Nach der Pause ohne Chance

  • schließen

(ub). Ging es für den SKV Beienheim von August bis Dezember auf fremden Plätzen zur Sache, stand der Gruppenliga-Achte in sieben von neun Partien mit leeren Händen da. Klar, dass deshalb die Erfolgsaussichten des personell nicht auf Rosen gebetteten Teams von SKV-Coach Sebastian Spisla auch beim Taunustrip zum FSV Friedrichsdorf nicht die Allerbesten waren.

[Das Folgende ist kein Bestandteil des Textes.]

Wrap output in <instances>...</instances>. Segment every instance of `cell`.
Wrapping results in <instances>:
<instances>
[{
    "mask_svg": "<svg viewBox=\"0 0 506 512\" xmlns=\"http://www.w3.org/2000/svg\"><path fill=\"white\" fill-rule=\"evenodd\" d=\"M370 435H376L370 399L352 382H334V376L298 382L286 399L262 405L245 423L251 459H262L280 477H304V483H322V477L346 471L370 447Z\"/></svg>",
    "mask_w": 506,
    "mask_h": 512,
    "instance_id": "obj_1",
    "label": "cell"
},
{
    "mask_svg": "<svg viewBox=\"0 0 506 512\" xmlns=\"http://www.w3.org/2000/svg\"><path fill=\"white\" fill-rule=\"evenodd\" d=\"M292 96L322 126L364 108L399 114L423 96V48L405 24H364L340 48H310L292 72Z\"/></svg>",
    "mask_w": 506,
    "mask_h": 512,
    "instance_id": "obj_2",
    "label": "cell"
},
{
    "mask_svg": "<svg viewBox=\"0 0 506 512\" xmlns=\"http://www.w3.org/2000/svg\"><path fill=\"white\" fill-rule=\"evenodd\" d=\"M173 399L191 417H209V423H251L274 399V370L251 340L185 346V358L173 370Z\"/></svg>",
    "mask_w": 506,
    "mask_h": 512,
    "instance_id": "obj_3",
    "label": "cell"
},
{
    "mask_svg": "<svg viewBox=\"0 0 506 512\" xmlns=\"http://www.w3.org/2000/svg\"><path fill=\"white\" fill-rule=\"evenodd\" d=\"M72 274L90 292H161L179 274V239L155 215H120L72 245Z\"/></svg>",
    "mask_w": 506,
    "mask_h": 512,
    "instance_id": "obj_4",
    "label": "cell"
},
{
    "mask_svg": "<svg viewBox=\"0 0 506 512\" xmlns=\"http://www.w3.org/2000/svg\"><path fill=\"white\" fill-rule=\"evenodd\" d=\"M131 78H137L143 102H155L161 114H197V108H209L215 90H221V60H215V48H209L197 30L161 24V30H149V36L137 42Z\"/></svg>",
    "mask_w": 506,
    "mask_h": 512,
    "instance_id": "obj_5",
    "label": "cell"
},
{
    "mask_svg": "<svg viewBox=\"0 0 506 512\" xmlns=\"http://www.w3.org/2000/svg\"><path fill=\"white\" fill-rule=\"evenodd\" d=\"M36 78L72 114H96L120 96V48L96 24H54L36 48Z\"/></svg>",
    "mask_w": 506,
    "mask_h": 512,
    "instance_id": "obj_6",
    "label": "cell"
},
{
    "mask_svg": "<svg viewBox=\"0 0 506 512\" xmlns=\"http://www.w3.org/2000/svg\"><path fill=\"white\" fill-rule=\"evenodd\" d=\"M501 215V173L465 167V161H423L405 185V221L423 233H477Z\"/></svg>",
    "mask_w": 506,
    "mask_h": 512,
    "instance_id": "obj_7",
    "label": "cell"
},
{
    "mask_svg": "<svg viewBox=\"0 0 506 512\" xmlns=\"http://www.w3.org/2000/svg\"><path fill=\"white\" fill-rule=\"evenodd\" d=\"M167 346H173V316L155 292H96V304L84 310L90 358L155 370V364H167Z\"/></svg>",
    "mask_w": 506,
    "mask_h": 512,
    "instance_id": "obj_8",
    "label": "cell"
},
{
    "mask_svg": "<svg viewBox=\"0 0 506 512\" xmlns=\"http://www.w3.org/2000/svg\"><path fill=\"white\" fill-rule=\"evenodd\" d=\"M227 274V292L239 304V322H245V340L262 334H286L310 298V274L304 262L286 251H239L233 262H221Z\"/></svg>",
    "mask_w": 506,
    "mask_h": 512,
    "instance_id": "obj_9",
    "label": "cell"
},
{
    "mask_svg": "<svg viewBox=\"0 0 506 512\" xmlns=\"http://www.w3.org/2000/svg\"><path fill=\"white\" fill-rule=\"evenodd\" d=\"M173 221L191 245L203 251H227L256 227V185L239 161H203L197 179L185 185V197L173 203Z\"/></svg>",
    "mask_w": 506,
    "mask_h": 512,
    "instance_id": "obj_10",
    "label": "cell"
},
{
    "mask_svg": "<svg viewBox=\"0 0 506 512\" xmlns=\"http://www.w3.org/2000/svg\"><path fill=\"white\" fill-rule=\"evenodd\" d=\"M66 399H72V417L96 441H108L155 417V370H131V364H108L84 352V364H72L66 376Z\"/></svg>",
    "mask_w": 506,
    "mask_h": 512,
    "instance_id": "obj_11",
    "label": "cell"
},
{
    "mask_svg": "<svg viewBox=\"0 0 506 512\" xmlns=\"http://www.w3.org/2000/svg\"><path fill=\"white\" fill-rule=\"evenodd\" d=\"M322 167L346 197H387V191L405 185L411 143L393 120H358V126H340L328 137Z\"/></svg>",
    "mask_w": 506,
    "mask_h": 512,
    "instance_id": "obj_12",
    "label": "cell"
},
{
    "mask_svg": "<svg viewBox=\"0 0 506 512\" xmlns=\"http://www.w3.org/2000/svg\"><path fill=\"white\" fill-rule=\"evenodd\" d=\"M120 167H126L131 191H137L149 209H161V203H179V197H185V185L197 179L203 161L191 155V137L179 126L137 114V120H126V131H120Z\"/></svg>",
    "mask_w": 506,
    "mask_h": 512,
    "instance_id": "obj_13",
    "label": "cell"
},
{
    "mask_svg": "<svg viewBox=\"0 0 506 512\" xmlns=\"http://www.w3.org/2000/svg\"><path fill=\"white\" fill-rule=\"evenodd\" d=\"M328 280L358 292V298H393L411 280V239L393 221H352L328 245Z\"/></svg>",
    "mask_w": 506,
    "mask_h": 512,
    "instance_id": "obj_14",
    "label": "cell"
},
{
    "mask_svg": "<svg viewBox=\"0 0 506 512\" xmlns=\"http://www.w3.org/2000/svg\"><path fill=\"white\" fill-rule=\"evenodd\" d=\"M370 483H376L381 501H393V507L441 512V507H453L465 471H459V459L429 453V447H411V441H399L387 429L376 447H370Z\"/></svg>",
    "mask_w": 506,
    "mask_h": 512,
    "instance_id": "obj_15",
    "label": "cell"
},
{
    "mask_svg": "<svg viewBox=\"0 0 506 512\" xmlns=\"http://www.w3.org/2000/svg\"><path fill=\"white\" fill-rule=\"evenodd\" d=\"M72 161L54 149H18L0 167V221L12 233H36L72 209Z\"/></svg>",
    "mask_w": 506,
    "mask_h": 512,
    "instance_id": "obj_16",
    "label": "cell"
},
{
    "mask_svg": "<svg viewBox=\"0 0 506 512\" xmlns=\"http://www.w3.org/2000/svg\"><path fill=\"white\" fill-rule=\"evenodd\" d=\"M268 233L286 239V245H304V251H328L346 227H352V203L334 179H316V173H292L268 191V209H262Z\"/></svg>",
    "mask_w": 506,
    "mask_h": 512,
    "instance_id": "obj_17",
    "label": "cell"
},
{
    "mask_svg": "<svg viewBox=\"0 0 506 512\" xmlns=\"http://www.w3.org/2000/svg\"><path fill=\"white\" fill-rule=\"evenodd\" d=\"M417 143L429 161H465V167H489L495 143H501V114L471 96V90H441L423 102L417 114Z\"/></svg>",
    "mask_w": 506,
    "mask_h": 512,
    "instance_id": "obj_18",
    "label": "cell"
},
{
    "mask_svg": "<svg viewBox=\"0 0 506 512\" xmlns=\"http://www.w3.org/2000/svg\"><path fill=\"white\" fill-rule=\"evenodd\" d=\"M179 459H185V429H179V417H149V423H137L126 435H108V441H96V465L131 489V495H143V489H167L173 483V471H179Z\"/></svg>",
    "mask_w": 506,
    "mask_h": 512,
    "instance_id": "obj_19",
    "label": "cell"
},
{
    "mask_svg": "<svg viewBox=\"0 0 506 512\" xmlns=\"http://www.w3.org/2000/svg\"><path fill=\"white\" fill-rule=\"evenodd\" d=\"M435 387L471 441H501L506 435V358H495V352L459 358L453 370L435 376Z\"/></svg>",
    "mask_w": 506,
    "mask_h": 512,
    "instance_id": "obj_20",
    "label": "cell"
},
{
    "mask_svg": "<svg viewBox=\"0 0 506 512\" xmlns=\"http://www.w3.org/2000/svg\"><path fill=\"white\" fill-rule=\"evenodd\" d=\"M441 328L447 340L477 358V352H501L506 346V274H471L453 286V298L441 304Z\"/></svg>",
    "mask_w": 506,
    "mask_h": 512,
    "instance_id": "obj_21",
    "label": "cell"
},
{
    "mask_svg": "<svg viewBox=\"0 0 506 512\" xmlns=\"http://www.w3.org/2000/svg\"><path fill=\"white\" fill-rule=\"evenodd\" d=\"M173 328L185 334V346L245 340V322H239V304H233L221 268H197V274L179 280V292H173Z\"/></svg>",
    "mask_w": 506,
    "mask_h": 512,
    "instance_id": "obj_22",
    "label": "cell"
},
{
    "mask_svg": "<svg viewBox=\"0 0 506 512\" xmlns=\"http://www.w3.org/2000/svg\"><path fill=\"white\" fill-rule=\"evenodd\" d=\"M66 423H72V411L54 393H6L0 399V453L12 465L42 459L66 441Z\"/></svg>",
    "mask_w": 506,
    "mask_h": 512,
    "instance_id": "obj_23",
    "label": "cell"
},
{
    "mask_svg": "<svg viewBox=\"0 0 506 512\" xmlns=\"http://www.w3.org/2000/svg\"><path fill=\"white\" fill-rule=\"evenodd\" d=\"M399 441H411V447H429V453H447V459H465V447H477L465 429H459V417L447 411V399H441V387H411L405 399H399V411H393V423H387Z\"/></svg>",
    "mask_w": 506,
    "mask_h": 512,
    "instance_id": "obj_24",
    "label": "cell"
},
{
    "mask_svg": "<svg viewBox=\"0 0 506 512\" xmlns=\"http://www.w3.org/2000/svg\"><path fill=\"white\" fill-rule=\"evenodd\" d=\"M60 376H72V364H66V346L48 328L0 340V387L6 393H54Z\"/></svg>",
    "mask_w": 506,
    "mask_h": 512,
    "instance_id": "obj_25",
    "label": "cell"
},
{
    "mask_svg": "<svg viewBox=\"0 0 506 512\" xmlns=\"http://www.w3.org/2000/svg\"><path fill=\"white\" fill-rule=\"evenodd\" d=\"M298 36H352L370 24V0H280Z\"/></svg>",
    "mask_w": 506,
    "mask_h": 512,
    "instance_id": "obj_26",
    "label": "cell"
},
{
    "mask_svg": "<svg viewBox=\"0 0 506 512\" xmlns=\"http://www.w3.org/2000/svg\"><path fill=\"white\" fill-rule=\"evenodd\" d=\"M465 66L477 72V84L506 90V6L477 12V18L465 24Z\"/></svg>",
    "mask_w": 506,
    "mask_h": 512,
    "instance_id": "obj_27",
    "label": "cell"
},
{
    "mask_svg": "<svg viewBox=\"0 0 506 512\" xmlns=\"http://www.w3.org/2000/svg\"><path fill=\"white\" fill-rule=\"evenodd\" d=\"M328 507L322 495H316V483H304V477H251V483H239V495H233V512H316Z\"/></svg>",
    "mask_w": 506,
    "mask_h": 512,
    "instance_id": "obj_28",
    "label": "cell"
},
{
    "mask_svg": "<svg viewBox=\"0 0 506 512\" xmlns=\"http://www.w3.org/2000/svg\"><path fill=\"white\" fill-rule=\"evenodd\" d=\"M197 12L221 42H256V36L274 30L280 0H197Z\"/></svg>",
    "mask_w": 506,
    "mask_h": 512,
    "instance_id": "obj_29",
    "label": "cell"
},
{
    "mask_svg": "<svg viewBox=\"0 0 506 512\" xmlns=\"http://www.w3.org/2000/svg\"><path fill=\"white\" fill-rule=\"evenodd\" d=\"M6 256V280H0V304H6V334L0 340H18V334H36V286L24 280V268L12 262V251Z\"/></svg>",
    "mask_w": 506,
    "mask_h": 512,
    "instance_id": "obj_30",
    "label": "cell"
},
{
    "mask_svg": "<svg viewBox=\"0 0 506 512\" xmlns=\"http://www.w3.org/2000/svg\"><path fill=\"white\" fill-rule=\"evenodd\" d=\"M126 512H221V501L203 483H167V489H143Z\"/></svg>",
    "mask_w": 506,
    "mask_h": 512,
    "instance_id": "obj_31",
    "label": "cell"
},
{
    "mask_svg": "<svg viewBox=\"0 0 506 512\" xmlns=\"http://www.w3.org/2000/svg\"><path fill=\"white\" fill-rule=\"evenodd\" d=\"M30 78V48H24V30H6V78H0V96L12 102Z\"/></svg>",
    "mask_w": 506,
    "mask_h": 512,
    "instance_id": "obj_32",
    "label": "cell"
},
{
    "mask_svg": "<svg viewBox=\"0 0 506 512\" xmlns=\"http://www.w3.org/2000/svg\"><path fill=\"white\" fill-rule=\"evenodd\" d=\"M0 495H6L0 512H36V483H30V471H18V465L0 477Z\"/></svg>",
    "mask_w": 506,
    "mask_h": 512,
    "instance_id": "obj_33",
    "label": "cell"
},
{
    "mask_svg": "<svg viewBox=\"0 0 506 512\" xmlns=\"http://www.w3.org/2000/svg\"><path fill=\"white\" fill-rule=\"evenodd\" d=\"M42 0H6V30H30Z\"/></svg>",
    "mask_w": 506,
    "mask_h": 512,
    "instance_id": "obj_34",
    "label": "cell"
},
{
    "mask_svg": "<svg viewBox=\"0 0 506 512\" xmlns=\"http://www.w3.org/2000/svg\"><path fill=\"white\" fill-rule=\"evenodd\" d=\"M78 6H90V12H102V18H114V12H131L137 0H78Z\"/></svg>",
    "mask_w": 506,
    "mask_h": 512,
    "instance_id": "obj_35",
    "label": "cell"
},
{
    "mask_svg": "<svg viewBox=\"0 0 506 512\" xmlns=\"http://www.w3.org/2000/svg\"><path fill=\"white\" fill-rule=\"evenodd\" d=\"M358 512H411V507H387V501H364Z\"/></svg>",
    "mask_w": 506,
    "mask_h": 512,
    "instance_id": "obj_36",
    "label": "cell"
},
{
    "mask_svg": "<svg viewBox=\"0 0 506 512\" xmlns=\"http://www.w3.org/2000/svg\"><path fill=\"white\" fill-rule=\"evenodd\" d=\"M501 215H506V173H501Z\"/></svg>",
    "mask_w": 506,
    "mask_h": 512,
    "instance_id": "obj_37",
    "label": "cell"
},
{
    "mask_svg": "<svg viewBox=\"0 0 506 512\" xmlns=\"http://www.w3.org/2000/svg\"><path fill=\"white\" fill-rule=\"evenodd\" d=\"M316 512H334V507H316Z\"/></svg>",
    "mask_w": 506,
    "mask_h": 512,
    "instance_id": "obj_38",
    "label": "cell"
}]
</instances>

Befürchtungen, die sich bestätigten, denn nach zunächst ausgeglichenem Spielverlauf behielten die Taunusstädter mit 5:3 (2:2) die Oberhand. Die Wetterauer begannen selbstbewusst und lagen ab der neunten Minute vorne: Mike Michalak hatte nach Vorarbeit von Gök und Calla zugeschlagen.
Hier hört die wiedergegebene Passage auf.